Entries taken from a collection
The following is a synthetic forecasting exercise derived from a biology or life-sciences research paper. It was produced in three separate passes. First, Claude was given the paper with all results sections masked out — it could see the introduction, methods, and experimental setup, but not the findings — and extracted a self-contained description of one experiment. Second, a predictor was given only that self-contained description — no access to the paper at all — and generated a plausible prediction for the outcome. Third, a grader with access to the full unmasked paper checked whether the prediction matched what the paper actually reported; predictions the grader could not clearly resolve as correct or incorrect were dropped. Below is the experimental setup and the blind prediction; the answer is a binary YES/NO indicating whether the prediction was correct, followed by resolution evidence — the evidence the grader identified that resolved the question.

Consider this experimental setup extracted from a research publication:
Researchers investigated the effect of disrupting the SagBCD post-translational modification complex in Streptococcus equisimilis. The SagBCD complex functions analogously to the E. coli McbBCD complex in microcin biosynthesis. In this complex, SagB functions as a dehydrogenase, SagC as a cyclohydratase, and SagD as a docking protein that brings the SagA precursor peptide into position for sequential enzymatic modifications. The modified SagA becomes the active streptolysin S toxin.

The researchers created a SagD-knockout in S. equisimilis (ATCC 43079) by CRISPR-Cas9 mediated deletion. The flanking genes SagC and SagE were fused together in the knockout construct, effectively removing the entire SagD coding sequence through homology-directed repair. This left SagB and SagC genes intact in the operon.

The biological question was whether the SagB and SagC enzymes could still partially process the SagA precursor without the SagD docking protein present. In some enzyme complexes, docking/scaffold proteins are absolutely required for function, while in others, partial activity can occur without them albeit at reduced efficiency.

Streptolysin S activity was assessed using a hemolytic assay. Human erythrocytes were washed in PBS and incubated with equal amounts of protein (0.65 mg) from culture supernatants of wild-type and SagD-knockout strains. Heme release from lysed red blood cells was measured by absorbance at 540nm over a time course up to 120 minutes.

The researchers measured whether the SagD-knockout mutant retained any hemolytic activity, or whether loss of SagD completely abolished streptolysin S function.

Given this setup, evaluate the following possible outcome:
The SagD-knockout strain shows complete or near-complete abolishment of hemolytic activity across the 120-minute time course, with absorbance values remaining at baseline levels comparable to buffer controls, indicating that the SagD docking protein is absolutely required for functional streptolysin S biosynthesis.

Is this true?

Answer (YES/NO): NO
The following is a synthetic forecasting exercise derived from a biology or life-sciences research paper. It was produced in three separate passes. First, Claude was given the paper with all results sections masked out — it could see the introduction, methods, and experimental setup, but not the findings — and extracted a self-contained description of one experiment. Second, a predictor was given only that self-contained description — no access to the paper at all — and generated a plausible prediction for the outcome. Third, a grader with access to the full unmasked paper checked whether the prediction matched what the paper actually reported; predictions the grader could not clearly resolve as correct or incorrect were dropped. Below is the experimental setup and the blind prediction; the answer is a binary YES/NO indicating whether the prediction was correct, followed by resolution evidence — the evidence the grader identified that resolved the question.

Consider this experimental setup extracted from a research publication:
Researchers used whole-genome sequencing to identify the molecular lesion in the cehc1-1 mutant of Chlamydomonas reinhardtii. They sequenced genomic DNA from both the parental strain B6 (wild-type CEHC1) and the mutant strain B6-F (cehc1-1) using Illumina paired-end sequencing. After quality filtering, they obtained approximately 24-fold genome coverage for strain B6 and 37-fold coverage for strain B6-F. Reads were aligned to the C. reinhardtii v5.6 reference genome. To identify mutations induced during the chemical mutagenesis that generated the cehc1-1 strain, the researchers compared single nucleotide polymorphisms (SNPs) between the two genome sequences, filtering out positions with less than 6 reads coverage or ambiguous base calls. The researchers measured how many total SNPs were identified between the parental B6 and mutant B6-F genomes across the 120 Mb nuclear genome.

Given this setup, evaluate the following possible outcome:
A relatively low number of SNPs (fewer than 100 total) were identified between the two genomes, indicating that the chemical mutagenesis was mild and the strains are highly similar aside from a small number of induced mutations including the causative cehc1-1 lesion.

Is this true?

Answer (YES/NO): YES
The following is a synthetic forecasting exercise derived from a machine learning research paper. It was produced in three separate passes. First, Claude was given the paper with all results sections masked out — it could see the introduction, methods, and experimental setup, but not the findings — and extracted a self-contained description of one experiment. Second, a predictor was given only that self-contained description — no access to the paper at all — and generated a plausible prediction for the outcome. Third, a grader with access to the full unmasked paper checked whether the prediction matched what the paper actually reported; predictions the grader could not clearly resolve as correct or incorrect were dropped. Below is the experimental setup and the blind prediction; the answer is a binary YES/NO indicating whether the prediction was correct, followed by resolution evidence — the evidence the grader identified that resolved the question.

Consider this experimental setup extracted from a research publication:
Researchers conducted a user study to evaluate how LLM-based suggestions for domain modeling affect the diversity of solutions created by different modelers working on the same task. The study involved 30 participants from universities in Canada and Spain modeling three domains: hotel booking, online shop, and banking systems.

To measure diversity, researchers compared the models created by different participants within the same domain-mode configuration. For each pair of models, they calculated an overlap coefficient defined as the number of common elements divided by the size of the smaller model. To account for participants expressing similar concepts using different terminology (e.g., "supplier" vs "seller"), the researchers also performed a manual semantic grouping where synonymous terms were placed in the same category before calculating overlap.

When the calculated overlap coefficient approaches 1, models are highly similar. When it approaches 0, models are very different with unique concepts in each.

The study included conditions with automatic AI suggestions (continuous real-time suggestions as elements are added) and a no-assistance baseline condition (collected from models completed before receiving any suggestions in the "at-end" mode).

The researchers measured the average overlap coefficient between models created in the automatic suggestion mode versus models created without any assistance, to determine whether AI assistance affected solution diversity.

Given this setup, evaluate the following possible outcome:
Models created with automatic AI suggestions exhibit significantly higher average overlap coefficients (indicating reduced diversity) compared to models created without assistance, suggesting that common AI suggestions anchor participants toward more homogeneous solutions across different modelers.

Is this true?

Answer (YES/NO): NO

WORK ORDER. The lines to return are those in the entries above that hold "highly".

SOLUTION TO THE PROBLEM.
A relatively low number of SNPs (fewer than 100 total) were identified between the two genomes, indicating that the chemical mutagenesis was mild and the strains are highly similar aside from a small number of induced mutations including the causative cehc1-1 lesion.
When the calculated overlap coefficient approaches 1, models are highly similar. When it approaches 0, models are very different with unique concepts in each.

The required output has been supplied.